:: To do ::
1. List every dollar amount stated in the article on Lancashire's first-quarter 2017 results.
2. Continue the article on Lancashire's first-quarter 2017 results from its final sentence.

:: Provided passage ::

____________________

4 May 2017Insurance

Profits up, GWP down at Lancashire as CEO warns on 'unsustainable' rates

Lancashire Holdings enjoyed a rise in profits in the first quarter of 2017 though the company’s gross written premiums shrank significantly.

The net profit was $30.3 million, up from $28.3 million for the same period in 2016.

However, Lancashire’s gross premiums written in the first quarter of 2017 were $196.5 million, down 14.9 percent from $230.8 million year-on-year.

Group chief financial officer Elaine Whelan attributed this reduction to continued price and exposure reductions, but also to the timing of renewal of longer term deals across the property and energy books.

Specifically, property gross premiums written had decreased by 16.6 percent in the first quarter of 2017 compared to the same period in 2016.

Lancashire suggested the majority of the decrease was in the property-catastrophe excess-of-loss, political risk and terrorism lines of business, due to multi-year contracts written in Q1 that are not yet due to renew.

Energy gross premiums written were down 16.2 percent in the first quarter, which the group attributed to the timing of non-annual contract renewals in the worldwide offshore book, along with rates continuing to come under pressure.

____________________

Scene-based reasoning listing
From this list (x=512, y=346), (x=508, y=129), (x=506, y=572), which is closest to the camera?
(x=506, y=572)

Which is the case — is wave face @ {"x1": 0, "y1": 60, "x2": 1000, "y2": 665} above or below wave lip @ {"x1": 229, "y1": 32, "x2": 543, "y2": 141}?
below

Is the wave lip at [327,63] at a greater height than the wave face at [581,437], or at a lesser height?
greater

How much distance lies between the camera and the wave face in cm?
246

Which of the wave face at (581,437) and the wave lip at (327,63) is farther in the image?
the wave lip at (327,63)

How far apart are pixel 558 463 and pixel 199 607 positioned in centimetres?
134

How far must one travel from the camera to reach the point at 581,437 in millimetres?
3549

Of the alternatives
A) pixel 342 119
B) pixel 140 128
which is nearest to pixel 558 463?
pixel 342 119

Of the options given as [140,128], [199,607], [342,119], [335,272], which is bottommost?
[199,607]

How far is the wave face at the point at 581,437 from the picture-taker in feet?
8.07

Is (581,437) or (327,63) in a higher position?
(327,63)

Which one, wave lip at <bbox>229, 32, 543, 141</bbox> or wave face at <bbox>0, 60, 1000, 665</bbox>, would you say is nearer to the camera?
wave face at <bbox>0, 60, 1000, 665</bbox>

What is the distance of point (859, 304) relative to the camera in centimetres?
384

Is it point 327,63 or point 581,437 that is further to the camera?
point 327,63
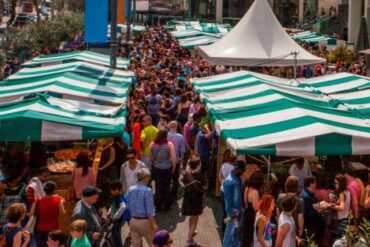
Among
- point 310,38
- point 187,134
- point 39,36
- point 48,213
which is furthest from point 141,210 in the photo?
point 310,38

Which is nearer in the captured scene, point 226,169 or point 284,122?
point 284,122

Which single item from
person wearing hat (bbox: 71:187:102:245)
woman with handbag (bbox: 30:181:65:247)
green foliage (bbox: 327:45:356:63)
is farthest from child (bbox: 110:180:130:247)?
green foliage (bbox: 327:45:356:63)

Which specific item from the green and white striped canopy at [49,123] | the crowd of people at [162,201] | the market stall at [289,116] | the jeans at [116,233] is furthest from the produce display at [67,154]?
the jeans at [116,233]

____________________

:: Answers to the exercises ::
1.
$30.3 million
$28.3 million
$196.5 million
$230.8 million

2.
In Lancashire’s Lloyd’s segment, gross premiums written decreased by 12.4 percent in Q1 2017 year-on-year. Lancashire suggested these were small reductions in most lines of business, as rates continue to face pressure due to overcapacity in the market.

Lancashire’s combined ratio in Q1 was 85.6 percent, an increase of 12.9 percentage points from last year.

Whelan commented: “With further reductions in exposure, and enhancements to our reinsurance programme, we continue to carry a capital buffer well in excess of our needs. We intend to retain that over the course of this year's US wind season for any opportunities that may arise. With more capital than we need, there are no current plans to raise capital.”

Alex Maloney, group CEO, added: My view, which has been supported by recent industry reports, is that the sector, when taken as a whole, is operating at very tight margins and indicates where we are in the cycle, even in what has been a relatively uneventful loss environment.

“In 2016 many insurers' results were bolstered by investment returns and foreign exchange gains, helping them to stay in the black with very little contribution from underwriting returns. What is clear is that the insurance markets are currently operating at margins which will prove unsustainable in the long run. There are now clear signs of stress, with some evidence of retrenchment.

“Sooner or later a major loss event will stress the system even further, bringing it to a position where capital will be impaired, which we believe will change the dynamics of the current market. Lancashire is well positioned relative to others to manage any future insurance market turbulence and to respond to the opportunities which will arise.”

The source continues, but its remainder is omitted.